## [REQUIRED WORK]
Copy out the entire passage below about feet and shoes, word for word.

## [TEXT PASSAGE]
---*---

My size 9 feet have been unremarkable for most of my life, though I have never taken them for granted since my Grandma Lucy lost both of hers to diabetes when I was seven. After that, I begged her to let me help take off her legs at night, holding the toeless wooden feet in my hands like Prince Charming before she told me to lean them against the wall and get into bed until one of us fell asleep.
I could tell the story of my life in shoes. First, there were the white T-straps from the shoe store in College Park, Georgia, where a man in a suit and tie asked me to slide my feet into an X-ray machine so he could check the fit. Looking down through the glass panel on top, we could both see all the bones in my feet like the shoes weren’t even there.

---*---

## [RECORDED DATA]
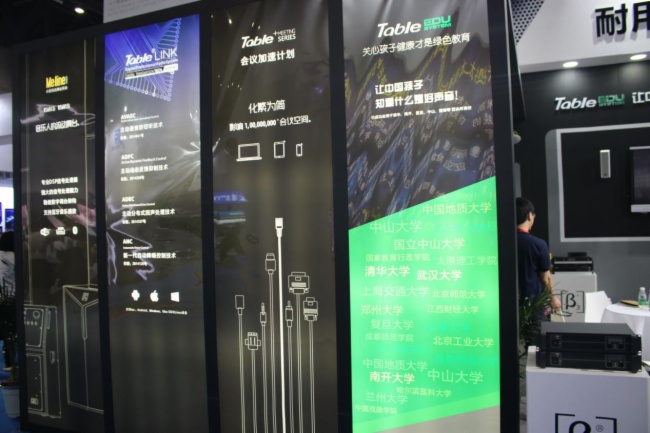 新奥门内部资料精准大全,创新性方案解析_mShop54.995-2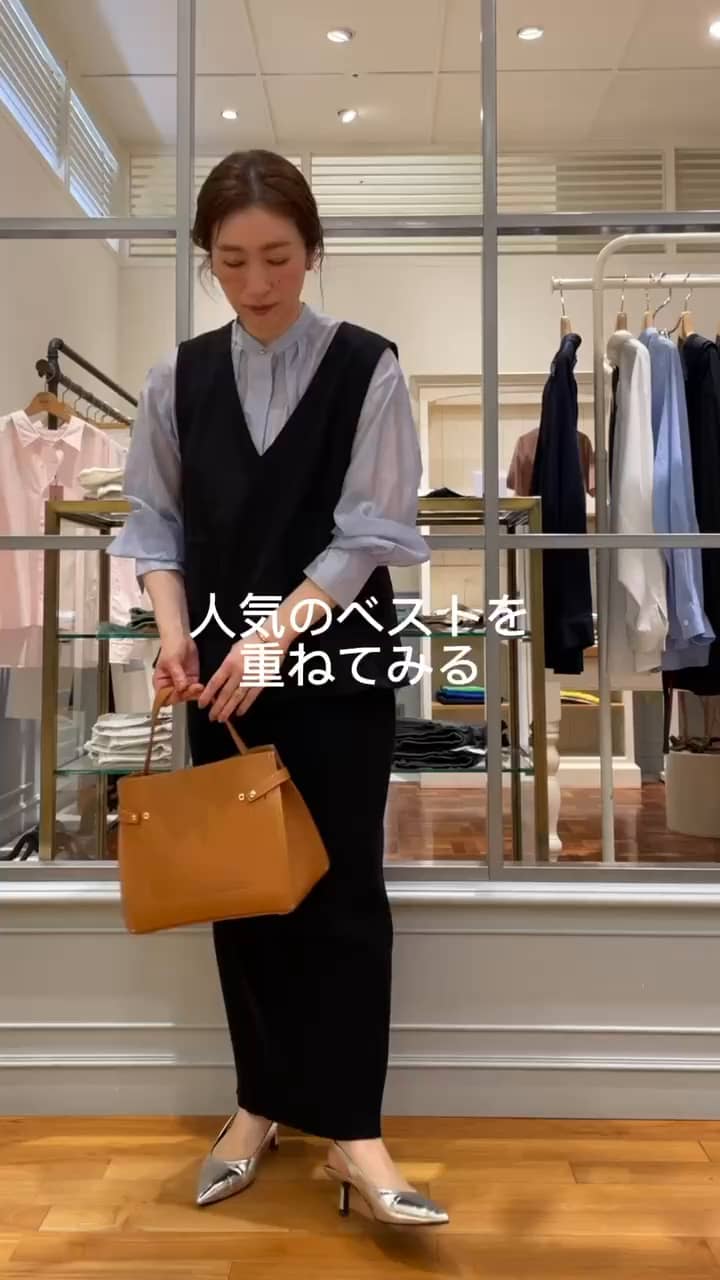 2025.04.02 春のシンプルレイヤードコーデ サムネイル画像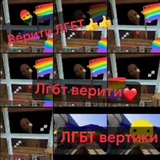 Приколист.ы 9848ь19 35.101 🥶
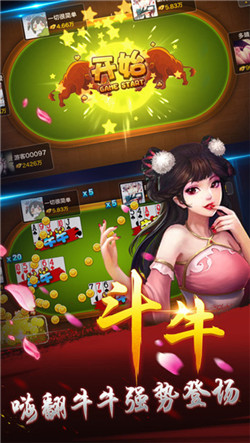 同城游打大A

---*---

## [PROBLEM SOLUTION]
My size 9 feet have been unremarkable for most of my life, though I have never taken them for granted since my Grandma Lucy lost both of hers to diabetes when I was seven. After that, I begged her to let me help take off her legs at night, holding the toeless wooden feet in my hands like Prince Charming before she told me to lean them against the wall and get into bed until one of us fell asleep.
I could tell the story of my life in shoes. First, there were the white T-straps from the shoe store in College Park, Georgia, where a man in a suit and tie asked me to slide my feet into an X-ray machine so he could check the fit. Looking down through the glass panel on top, we could both see all the bones in my feet like the shoes weren’t even there.